A banner.full




An early start saw Dawn and I in the car by 7:10 am, it took 3hs to drive the 174 miles to Stansted, I must say that it went pretty smoothly.

This 5 day trip was provided by the Spanish Tourist Board, all expenses paid, a real jolly!  It was a promotional trip to encourage more tourism to Aragon. I met up with 5 other Tour Leaders who had also taken up the offer of this free trip. The flight was more or less on time and we met up with our guide at Zaragoza at 5pm local time. He drove us straight to oir first hotel in Gallocanta, it was dark when we got there. We saw Spotless Starling, Carrion Crow, Raven, Feral Pigeon and not much else along the way.

The Laguna Gallocanta, the sole reason why we were here - but it was dry as a bone, all you can see is salt! What a disappointment.

We had a lovely dinner and drank nice wine as we got to know one another and learn of our detailed itinerary from Alberto our guide.

DAY 2 - 23RD NOVEMBER 2017


Before breakfast we set out in the dark for a 30 minute drive to the far end of the dry Laguna to see the dispersal of a roosting flock of Common Cranes. They were already in the air as we arrived at dawn, we saw about 300 birds flying around making a lot of noise before they flew off. We also logged two Little Owls.

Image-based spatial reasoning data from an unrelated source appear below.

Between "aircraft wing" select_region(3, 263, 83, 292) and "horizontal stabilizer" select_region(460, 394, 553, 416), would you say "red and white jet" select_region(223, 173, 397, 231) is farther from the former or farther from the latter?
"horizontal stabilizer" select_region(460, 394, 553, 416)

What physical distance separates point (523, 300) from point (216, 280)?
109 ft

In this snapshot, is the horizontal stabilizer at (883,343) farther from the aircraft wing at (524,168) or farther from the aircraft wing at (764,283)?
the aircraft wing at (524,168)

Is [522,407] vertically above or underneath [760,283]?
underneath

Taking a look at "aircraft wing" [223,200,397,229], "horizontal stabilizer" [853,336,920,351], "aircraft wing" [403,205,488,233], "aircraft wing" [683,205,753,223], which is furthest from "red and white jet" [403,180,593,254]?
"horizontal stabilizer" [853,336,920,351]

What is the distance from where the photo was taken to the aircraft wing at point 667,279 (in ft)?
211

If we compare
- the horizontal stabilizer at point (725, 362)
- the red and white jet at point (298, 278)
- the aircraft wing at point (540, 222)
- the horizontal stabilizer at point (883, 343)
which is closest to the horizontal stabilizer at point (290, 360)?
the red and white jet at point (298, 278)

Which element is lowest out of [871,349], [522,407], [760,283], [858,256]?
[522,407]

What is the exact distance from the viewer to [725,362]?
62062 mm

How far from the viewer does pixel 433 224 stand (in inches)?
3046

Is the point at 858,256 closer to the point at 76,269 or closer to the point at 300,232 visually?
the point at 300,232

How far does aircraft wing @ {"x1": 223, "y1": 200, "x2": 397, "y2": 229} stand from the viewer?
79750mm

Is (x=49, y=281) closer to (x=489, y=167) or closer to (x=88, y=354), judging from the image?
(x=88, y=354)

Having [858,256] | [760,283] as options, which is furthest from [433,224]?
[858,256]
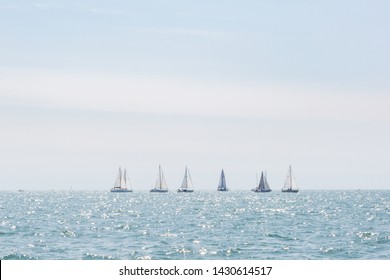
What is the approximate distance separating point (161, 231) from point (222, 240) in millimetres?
10678

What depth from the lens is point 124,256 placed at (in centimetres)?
4628

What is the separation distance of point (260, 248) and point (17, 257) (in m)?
18.7

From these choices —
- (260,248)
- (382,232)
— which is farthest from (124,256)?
(382,232)

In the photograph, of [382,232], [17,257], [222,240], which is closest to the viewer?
[17,257]

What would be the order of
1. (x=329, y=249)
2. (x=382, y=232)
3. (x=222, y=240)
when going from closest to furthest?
(x=329, y=249)
(x=222, y=240)
(x=382, y=232)
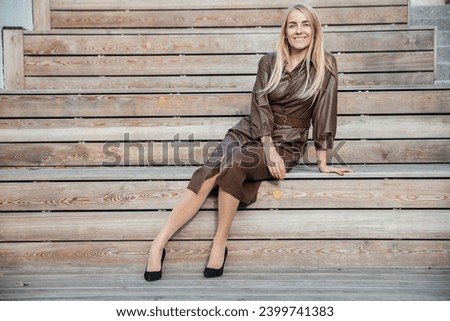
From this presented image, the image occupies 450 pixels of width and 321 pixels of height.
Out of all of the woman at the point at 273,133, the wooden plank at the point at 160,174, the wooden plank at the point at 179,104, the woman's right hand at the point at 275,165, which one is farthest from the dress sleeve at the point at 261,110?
the wooden plank at the point at 179,104

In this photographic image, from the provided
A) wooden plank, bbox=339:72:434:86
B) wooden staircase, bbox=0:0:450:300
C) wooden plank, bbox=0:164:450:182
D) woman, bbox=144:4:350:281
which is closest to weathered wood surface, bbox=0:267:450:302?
wooden staircase, bbox=0:0:450:300

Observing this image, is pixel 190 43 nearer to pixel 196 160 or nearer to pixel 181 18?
pixel 181 18

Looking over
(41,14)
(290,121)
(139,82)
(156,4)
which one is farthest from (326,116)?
(41,14)

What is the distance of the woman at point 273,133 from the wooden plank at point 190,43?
0.86 m

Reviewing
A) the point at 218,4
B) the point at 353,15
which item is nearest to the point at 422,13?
the point at 353,15

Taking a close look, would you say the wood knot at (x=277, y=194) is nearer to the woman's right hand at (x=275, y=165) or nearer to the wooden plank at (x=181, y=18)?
the woman's right hand at (x=275, y=165)

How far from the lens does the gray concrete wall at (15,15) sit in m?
3.55

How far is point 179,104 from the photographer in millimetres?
3104

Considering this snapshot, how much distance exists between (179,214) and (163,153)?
23.6 inches

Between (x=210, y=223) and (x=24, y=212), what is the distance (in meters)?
0.85

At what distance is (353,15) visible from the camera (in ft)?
13.1

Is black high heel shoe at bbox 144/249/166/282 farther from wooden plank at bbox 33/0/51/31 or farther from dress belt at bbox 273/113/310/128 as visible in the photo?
wooden plank at bbox 33/0/51/31
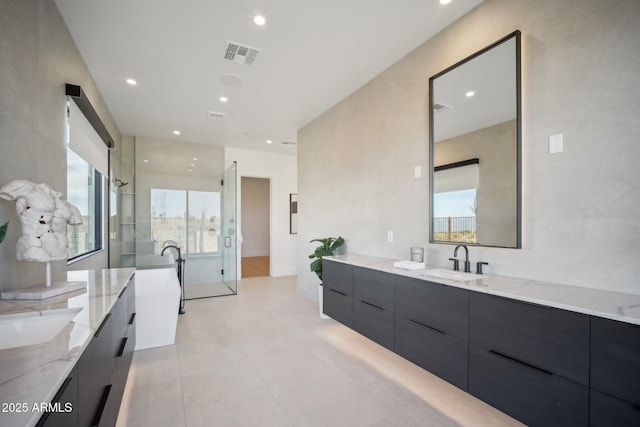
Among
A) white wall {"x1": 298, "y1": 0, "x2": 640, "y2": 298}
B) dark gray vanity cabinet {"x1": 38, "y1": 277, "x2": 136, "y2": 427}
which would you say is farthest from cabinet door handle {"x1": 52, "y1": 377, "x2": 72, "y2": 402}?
white wall {"x1": 298, "y1": 0, "x2": 640, "y2": 298}

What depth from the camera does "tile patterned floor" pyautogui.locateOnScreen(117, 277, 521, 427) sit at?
1.83 meters

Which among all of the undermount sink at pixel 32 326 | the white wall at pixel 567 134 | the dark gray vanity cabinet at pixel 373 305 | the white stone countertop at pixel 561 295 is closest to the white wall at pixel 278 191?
the dark gray vanity cabinet at pixel 373 305

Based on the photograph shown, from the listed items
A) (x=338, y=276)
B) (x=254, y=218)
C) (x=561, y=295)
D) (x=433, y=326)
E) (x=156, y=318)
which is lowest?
(x=156, y=318)

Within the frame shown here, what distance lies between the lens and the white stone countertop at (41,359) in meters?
0.60

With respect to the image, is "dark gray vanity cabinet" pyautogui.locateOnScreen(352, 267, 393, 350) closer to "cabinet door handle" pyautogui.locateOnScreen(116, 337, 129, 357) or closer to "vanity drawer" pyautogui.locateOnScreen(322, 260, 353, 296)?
"vanity drawer" pyautogui.locateOnScreen(322, 260, 353, 296)

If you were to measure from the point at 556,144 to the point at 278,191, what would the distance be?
17.7ft

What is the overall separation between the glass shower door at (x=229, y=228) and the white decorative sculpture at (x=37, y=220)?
3.54 meters

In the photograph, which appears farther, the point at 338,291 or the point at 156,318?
the point at 338,291

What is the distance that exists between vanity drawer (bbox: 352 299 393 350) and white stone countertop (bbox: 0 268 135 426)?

believe it or not, there are Common Cranes in this picture!

On our return to the village we stopped once more to view the huge area where the lake should have been, it is just a salt-flat at the moment. But, we saw a few species around the edge such as Black Redstart, Meadow Pipit, Rock Sparrow, Carrion Crow and Collared Dove. In the car park at the hotel 3 Hawfinches flew over and we logged Greenfinch.

We set off at 8:30am and headed for the pseudo-steppe around Belchite, Javier from the hotel joined us and led us to our first stop in the village of Puebla de Arbotan. We listed Red Kite, Common Buzzard, Common Kestrel and Raven along the way.

Puebla de Alborton and the edge of the psuedo-steppe

At the Village we were joined by Ricardo, a local guy who is working for the Medio Ambiente, monitoring the Environmental Impact of use of water in the area. He knew his birds, so now we had three guides and we spent two hours with them making our way across miles of track through the steppe. We saw lots of Stonechats, Dartford Warblers and had splendid views of a pair of Golden Eagles, we also had distant flight views of Black-bellied Sandgrouse.

The amazing view we had at lunchtime at El Planeron

Larks were everywhere, especially Calandra Larks, large flocks were seen regularly, also Lesser Short-toed Larks, Crested, Thekla and a few Skylarks. Little Owls seemed to be on every derelict building, flocks of Linnets, Corn Buntings and Spotless Starlings made up the rest of our sightings.

It was 1pm by the time we reached the nature reserve El Paneron, famous for Dupont’s Lark. We stopped abruptly at the entrance to watch 8 Black-bellied Sandgrouse but unfortunately they were spooked by a couple of Eurasian Magpies. On the reserve we drove a short way to a high point where we parked and ate our picnic lunch.

During this stop we added Marsh Harrier, Iberian Shrike and a small covey of Red-legged Partridges, after lunch both Javier and Ricardo left us as we continued towards the mountains. We passed through Qinto and at Sastago we collected our fourth guide Marcos. He led us to the bridge over the river Ebro on the far side of town. We notched Grey Heron, Great Egret, Great Cormorant and another Red Kite.

The bridge over the River Ebro at Sastago

Marcos led us straight into a shallow gorge to where a Black Wheatear was waiting for us, very nice. From there we drove some 20km out onto another area of pseudo-steppe where we spent the last 3 hours of daylight.

It was fantastic out there, the light remained fairly good in a temperature of 16C. We saw some great birds and a very exciting surprise! A party of eight Great Bustards was superb, regular sightings of Black-bellied Sandgrouse was also nice, more Marsh Harrier sighting s were made and we added Red-billed Chough and a Merlin to the list.

Great Bustards on the steppe near Bujaraloz

It was as we were getting ready to depart when two birds appeared, first a Wheatear species was found and then a male Hen Harrier drifted over. The wheatear got all the attention because it was November after all. We soon decided that it was a very late migrant Black-eared Wheatear but on closer inspection we realised that, in fact, it was a DESERT WHEATEAR, a rarity for Spain. We took some photos of it and put it out on Rare Birds of Spain website.

record shot of mine, in bad light, of the Desert Wheatear

After that great excitement we left the area at 6pm, it took two hours to get to our next guest house up in the mountains. Dinner was taken late, around 8:30pm. Marcos joined us for dinner.